▶ **Text block**:
━━━━━━━━━━
My poor hellebores are struggling to recover from the big freeze a few weeks ago. Hence the reason this weirdly warm February could be cause for a bit of alarm. The plant was blooming happily and now is still barely recognizable.

In ordinary times, we would just now be beginning to warm and welcome the increasing light.

The Weather Channel reported that the month of January only had one day (not night) of temperatures below freezing.

One unmistakable sign of late winter is the already-in-full-bloom witch hazels. Often they are confused with the later-blooming forsythias as they are the same cheerful yellow and a similar shape. There is an enormous one at Brookside Farm on Middle Road, right opposite the entrance to the Mermaid Farm stand.

Last week I mentioned that lettuce seeds germinated on 60-degree propagating mats in my unheated greenhouse. The seedlings are coming right along but I did leave them on the mats. The bottom heat is probably welcome.
━━━━━━━━━━
▶ **Data supplied**:

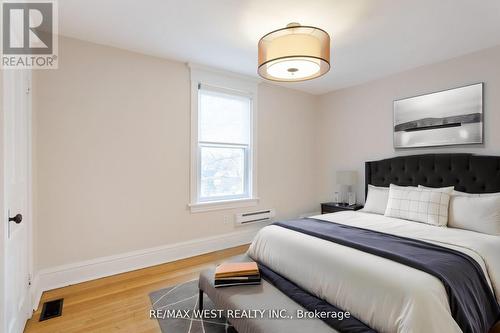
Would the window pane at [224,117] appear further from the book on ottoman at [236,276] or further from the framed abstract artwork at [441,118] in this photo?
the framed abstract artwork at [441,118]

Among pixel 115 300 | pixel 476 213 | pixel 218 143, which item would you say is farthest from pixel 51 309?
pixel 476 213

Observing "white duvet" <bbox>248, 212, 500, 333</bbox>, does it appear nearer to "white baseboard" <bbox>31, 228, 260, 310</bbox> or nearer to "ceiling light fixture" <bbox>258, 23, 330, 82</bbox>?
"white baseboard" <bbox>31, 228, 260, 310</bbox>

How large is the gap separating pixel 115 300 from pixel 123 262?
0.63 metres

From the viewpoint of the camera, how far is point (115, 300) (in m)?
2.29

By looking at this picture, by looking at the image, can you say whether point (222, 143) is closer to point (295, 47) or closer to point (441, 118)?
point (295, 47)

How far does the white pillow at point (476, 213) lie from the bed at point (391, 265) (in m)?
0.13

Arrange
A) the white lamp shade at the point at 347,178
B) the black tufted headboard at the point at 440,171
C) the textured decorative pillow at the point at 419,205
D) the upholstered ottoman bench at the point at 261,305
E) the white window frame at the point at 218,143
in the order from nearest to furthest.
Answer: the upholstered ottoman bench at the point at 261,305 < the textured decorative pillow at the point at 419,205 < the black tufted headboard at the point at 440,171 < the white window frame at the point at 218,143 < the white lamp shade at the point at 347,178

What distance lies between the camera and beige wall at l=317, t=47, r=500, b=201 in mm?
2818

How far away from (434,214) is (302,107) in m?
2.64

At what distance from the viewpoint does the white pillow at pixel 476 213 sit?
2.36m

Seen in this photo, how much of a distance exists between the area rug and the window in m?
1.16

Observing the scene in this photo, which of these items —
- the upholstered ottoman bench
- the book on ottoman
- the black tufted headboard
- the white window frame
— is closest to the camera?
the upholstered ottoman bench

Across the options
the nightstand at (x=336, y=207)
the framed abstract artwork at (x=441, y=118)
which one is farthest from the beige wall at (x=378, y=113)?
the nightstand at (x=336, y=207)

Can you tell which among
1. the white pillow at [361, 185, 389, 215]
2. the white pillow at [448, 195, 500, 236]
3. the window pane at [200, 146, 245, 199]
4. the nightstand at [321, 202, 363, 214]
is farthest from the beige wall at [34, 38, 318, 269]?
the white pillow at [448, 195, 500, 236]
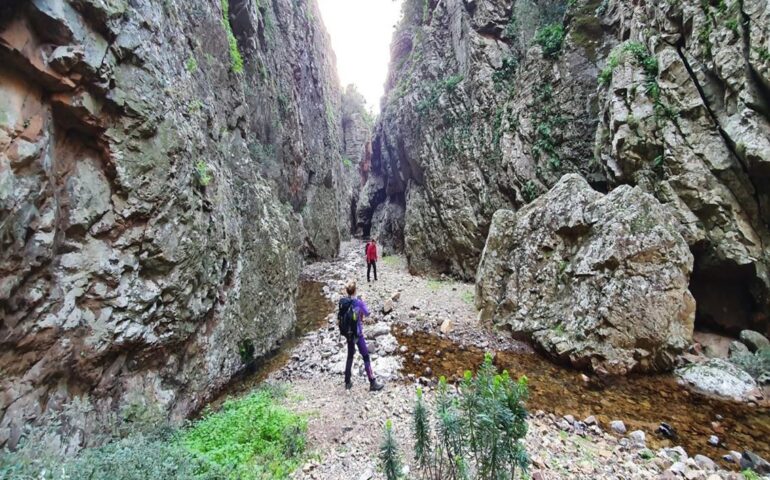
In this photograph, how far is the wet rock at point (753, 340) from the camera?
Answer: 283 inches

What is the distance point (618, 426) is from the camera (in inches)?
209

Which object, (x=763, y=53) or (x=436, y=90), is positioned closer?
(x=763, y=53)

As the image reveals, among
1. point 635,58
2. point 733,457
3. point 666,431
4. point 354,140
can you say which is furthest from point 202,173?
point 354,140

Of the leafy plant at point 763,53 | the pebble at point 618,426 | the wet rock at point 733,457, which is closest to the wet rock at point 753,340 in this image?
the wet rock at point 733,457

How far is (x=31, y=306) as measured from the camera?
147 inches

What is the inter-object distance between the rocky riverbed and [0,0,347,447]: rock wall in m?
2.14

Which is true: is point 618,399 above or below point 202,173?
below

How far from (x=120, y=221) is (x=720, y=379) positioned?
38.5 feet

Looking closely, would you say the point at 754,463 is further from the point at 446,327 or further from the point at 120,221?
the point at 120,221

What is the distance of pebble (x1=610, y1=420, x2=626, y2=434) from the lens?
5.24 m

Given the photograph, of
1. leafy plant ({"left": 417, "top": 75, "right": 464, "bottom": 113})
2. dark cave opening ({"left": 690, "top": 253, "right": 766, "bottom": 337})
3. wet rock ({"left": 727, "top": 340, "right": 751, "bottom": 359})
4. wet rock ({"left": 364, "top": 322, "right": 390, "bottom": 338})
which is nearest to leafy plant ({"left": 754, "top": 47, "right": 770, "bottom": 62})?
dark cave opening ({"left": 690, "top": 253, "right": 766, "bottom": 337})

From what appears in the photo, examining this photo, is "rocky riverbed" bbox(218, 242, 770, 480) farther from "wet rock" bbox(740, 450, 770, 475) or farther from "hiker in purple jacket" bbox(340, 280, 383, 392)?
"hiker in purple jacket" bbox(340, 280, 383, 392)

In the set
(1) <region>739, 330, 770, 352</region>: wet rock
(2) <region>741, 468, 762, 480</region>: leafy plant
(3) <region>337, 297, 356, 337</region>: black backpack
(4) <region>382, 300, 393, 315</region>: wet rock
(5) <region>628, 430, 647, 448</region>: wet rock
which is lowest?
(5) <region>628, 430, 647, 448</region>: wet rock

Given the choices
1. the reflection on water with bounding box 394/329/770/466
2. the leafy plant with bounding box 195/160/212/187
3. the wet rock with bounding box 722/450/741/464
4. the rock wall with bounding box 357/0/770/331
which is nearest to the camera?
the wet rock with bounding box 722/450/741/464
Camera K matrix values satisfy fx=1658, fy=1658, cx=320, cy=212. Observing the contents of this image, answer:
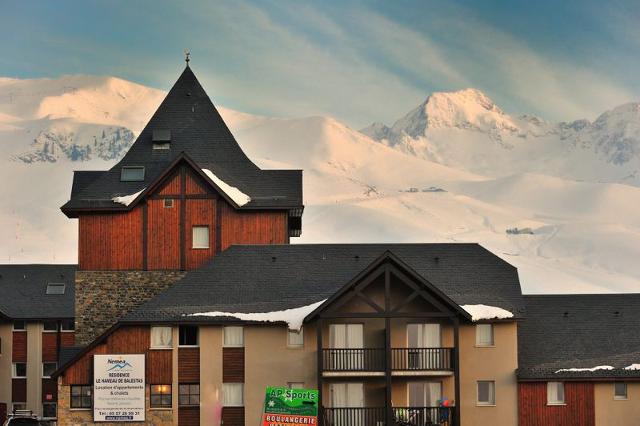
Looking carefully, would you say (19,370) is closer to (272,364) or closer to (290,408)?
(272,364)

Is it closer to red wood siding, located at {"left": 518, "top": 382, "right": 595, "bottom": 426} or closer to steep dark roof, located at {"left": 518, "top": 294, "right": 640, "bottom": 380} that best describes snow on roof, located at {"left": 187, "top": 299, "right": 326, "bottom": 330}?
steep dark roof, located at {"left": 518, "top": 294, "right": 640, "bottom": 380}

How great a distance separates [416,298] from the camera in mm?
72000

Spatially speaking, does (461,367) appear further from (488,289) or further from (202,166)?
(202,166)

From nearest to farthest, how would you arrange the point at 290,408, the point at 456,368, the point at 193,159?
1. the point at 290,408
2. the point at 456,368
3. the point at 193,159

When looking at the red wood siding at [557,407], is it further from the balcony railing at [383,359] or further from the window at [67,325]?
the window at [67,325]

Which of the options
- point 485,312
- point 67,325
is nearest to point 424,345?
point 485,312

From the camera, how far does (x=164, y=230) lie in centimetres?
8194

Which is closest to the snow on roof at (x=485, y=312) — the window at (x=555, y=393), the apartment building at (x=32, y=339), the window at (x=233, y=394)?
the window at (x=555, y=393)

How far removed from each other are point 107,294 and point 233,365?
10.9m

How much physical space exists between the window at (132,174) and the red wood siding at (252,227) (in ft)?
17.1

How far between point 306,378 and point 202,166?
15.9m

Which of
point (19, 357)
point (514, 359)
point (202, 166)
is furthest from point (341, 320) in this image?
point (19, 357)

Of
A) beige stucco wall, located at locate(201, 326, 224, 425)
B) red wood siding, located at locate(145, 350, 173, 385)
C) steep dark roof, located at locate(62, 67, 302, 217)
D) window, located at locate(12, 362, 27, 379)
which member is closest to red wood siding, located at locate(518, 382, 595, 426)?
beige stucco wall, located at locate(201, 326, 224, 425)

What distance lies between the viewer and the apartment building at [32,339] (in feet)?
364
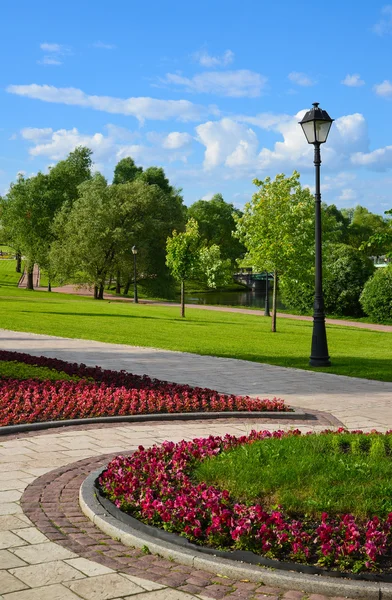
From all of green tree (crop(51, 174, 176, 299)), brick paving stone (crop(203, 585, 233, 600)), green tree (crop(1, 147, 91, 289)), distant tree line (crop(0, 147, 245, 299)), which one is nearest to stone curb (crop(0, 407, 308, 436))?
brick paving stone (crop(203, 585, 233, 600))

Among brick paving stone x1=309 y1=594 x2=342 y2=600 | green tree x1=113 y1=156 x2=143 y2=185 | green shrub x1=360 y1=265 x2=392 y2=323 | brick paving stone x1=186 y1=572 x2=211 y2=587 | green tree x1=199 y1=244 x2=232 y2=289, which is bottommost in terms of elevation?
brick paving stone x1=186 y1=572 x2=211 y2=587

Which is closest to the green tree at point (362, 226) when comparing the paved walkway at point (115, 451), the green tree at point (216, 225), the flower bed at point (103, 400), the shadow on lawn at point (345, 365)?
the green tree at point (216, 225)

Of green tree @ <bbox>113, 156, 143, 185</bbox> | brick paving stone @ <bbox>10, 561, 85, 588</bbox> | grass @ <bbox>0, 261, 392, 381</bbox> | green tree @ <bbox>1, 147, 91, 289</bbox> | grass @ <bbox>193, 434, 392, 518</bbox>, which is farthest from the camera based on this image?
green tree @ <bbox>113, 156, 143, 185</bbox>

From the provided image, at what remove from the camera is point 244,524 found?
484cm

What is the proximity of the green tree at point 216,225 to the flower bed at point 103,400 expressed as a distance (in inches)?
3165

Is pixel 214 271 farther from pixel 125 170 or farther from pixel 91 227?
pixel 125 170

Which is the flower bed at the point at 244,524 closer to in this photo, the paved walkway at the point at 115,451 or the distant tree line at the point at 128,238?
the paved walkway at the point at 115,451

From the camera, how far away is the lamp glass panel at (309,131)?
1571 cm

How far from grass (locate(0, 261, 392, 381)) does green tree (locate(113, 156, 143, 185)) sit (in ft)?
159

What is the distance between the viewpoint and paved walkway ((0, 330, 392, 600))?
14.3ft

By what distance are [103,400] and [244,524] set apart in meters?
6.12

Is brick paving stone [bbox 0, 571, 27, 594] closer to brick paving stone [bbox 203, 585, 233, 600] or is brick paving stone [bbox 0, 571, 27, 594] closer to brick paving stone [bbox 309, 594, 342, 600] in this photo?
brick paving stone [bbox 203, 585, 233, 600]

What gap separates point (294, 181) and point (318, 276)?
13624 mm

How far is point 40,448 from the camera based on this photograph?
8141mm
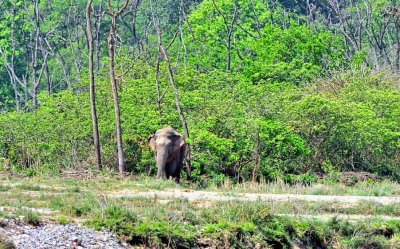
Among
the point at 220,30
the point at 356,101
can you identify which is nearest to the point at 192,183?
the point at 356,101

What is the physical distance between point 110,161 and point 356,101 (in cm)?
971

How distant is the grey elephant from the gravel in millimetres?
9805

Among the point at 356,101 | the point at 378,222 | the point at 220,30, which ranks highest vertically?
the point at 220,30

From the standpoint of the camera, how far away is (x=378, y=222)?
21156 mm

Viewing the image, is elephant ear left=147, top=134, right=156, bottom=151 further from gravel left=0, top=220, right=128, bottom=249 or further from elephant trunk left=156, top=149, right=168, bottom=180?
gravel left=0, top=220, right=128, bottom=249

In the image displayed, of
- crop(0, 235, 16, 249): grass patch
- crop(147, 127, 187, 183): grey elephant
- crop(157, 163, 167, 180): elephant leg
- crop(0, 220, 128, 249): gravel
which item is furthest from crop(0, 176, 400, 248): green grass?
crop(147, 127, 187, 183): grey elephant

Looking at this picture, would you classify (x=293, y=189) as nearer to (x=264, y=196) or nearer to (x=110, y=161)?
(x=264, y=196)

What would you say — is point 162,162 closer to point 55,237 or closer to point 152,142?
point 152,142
━━━━━━━━━━
▶ **Complete the following**:
a - Answer these questions using the garden notes.
(i) According to The Weather Channel, how many days in January had temperatures below freezing?
(ii) Where is the enormous witch hazel located?
(iii) What temperature are the propagating mats on which the lettuce seeds germinated?
b - Pick up the garden notes after their last sentence and continue them.

▶ **Answer list**:
a -
(i) Only one day (not night).
(ii) At Brookside Farm on Middle Road, right opposite the entrance to the Mermaid Farm stand.
(iii) 60 degrees.

b -
This week, after just five days, the onions and leeks also broke through the soil. I will never cease to be amazed at the potential of life in a single tiny seed. Often they will germinate after years in proper storage conditions.

I heard that Kamut wheat was found in a pyramid. Who knows how long ago the seed was put there. It germinated and is now a popular variety.

I have raised my own meat chickens for nearly 50 years. I have never been able to make peace with the conditions in our national meat industrial complex.

At any rate, I raise about 25 to 30 birds a year. That’s chicken almost every week. This past week, Reuben spent the entire day smoking one of them in a small wood-fired smoker. Needless to say, it was beyond wonderful and a real treat.

As I was making a nice, smoky, flavorful stock, I noticed several dried cobs of corn in a fall arrangement. I grew the aforementioned corn last summer. It was called black Aztec. We ate some fresh while it was still a pale yellow.

As it ripened it turned a maroon black. It dried on the stalk and remarkably was unbothered by the usual corn pests.

I used them ornamentally but the stock seemed to call for them. After a quick rinse, they bubbled along for hours.

Naturally, after straining, I made an out-of-this-world corn chowder. I had carrots, onions and potatoes of my own, just a simple purchase of some frozen packages of cut corn and voila!

Hopefully in the next few weeks, some interesting garden news will emerge as spring gets underway.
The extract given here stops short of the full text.